— PROVIDED DATA —
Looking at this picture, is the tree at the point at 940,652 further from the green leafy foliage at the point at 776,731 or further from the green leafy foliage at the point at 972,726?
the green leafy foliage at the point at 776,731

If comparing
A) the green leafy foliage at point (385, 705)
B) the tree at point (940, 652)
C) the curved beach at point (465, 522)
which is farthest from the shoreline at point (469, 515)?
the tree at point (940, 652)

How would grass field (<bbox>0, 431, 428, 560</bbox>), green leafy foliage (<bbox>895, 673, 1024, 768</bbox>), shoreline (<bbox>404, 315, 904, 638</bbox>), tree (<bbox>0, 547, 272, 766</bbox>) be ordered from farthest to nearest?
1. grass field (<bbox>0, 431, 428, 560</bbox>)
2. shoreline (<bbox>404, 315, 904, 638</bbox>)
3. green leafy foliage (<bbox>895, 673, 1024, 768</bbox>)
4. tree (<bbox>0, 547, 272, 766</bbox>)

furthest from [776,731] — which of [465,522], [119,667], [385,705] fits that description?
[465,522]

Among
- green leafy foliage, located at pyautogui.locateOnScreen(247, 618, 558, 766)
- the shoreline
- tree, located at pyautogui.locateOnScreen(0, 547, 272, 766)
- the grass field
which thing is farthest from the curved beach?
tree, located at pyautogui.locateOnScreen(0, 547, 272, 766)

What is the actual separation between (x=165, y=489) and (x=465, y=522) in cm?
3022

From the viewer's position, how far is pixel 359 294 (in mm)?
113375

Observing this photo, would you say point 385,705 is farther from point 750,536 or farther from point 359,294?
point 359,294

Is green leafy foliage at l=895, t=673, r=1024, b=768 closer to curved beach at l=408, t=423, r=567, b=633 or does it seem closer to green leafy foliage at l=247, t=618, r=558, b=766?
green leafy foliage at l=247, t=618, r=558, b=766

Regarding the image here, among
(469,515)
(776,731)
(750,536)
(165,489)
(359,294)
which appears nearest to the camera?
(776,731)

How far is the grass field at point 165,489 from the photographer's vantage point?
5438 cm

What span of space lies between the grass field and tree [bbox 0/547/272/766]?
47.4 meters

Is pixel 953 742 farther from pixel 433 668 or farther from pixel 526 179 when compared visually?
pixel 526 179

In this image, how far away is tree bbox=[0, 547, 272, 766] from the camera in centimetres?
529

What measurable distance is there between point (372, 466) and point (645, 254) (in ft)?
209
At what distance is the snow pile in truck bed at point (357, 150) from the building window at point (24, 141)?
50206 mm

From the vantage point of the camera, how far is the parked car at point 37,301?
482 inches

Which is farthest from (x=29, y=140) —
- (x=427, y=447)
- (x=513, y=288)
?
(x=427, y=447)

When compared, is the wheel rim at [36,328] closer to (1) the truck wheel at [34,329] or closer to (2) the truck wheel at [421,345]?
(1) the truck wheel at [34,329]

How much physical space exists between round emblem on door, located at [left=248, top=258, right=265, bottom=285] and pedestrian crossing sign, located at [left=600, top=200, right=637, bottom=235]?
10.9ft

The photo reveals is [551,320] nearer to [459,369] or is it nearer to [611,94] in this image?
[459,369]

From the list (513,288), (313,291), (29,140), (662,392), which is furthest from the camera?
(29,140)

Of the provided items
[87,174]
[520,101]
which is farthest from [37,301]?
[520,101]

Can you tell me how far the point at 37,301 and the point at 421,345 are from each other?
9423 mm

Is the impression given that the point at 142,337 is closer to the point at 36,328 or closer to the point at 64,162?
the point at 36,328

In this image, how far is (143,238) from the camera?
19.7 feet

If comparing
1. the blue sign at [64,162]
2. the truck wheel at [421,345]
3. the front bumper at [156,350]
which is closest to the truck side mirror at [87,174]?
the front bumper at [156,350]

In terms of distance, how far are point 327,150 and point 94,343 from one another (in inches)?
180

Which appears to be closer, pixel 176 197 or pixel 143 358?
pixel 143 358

— YOUR GOAL —
Copy out the material again without changes, starting at the line containing "How far is the grass" and going through the end, with both that line and the last line included.

— RESPONSE TO THIS EXERCISE —
How far is the grass field at point 165,489 from the photographer's vantage point?
5438 cm

What span of space lies between the grass field and tree [bbox 0/547/272/766]?
47.4 meters

Is pixel 953 742 farther from pixel 433 668 or farther from pixel 526 179 when compared visually?
pixel 526 179

In this image, how far away is tree bbox=[0, 547, 272, 766] from the camera in centimetres?
529

What measurable distance is there between point (372, 466) and point (645, 254) (in ft)?
209
At what distance is the snow pile in truck bed at point (357, 150) from the building window at point (24, 141)?
50206 mm

From the vantage point of the camera, how far is the parked car at point 37,301?
482 inches

Which is farthest from (x=29, y=140) —
- (x=427, y=447)
- (x=513, y=288)
?
(x=427, y=447)

When compared, is the wheel rim at [36,328] closer to (1) the truck wheel at [34,329] or closer to (2) the truck wheel at [421,345]?
(1) the truck wheel at [34,329]

How much physical space exists between round emblem on door, located at [left=248, top=258, right=265, bottom=285] and pedestrian crossing sign, located at [left=600, top=200, right=637, bottom=235]?
10.9ft

The photo reveals is [551,320] nearer to [459,369] or is it nearer to [611,94] in this image?
[459,369]

From the list (513,288), (313,291), (29,140), (662,392), which is furthest from the camera?
(29,140)

Of the provided items
[87,174]
[520,101]
which is farthest from [37,301]?
[520,101]

Can you tell me how far the point at 37,301 and the point at 421,345 are from each other?
9423 mm

Is the impression given that the point at 142,337 is closer to the point at 36,328 or closer to the point at 64,162?
the point at 36,328

In this image, how far is (143,238) from the camera?
19.7 feet

If comparing
1. the blue sign at [64,162]
2. the truck wheel at [421,345]
3. the front bumper at [156,350]
which is closest to the truck side mirror at [87,174]?
the front bumper at [156,350]

In terms of distance, how far are point 327,150 and point 94,343 from one another (in inches)?
180

Which appears to be closer, pixel 176 197 or pixel 143 358?
pixel 143 358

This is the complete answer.